Consider following example,
How to size a mechanical condensate pump
The discharge pipe can be same size as that of the outlet of Pump when it less than 100 m long since resistance of the pipe is small compared to the backpressure caused by the lift and condensate return pressure. For discharge pipes longer than 100 m, one pipe size larger than the pump outlet check valve, should be selected.
Discharge pipes longer than 100 meters
It is advisable to check the pipe size to ensure that the total friction loss does not exceed the pump’s capability when delivery lines over 100 m, and/ or where the condensate flow is near the pump.
Pump delivery lines longer than 100 meters for effect of Inertia.
When length increases over 100 m, a large volume of liquid will be held within the pump discharge pipe causing sudden acceleration of this mass of liquid at the start of the pump discharge can absorb some part of the pump energy and result in a large amount of water hammer and noise. This needs to be considered within the calculation by reducing the allowable friction loss.

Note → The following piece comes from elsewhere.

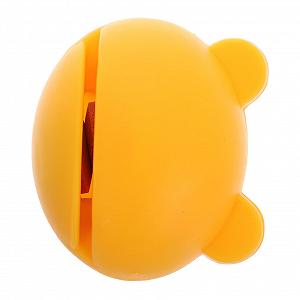 Точилка для ножей Mobestech Wasabi для серрейторных ножей и ножниц ABS желтая - Фото 1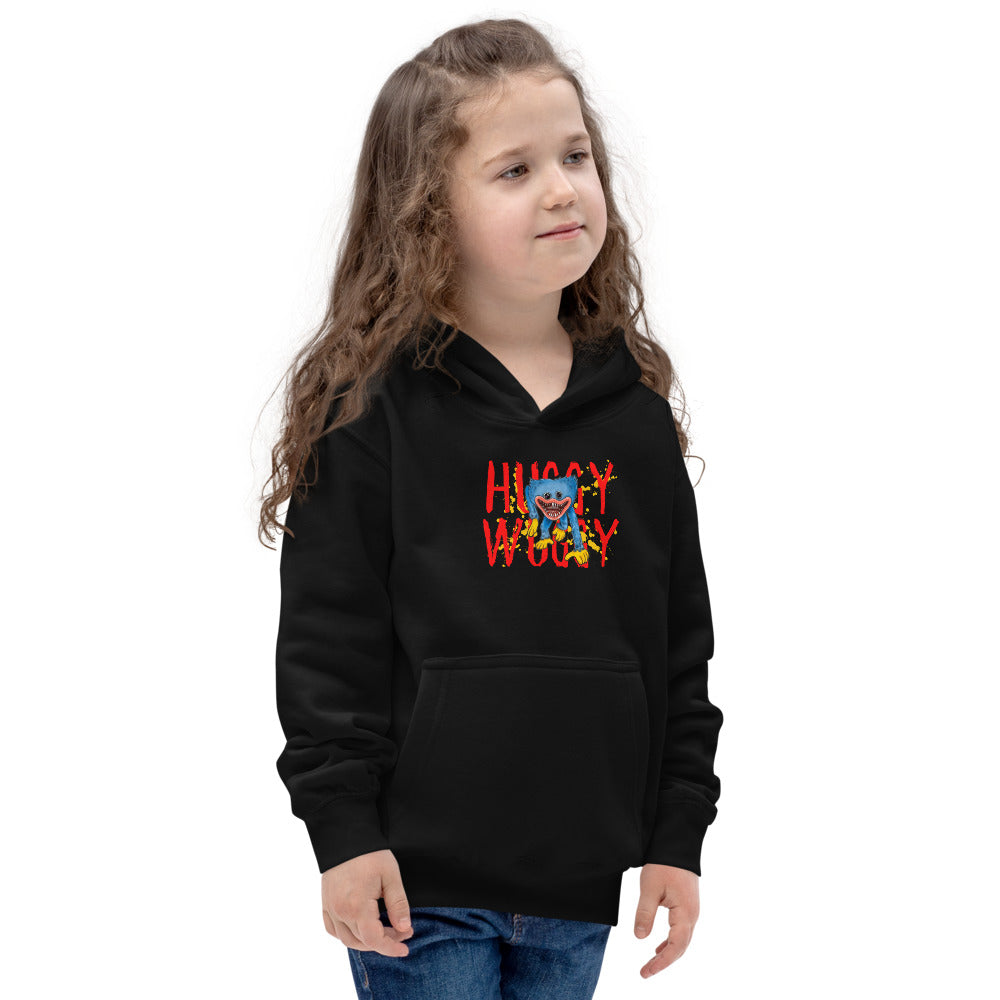 Huggy Wuggy Kids Hoodie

The average time for the pump to discharge being approximately 25% of the total filling and discharge cycle time.
Fully loaded pumps and longer lines
Considering maximum pump filling rate with a motive pressure of 5 bar g and a delivery head of 20 meters is 2600 kg/h. Had the filling rate been close to this maximum, then less delivery head would have been available for friction loss. For the same size CLP 50 pump, this would mean a larger delivery pipeline
Taking same DN50 pump, having a condensate filling rate of 2000 kg / hr. Now determine the size of the delivery pipeline.
Sizing on a filling rate of 2000 kg/hr, and a steam pressure of 4 bar, referring to UKL Table, for the DN50 pump, it can be seen that a condensate filling rate of 2000 kg/hr equates to a maximum backpressure of about 25 meter.The discharge pipework sized on the flow rate from the pump outlet, which is taken as 4 x maximum pumping rate. 4 x 2000 kg/h = 8000 kg/h with a friction loss of 18 Pa/m pointing size of 80MM Size which is economical to consider a larger pump in conjunction with a smaller pipeline.
Suitable larger pump with smaller pipeline
Consider the same pumping conditions as but with DN80 pump, improved delivery head is achieved with smaller delivery lines.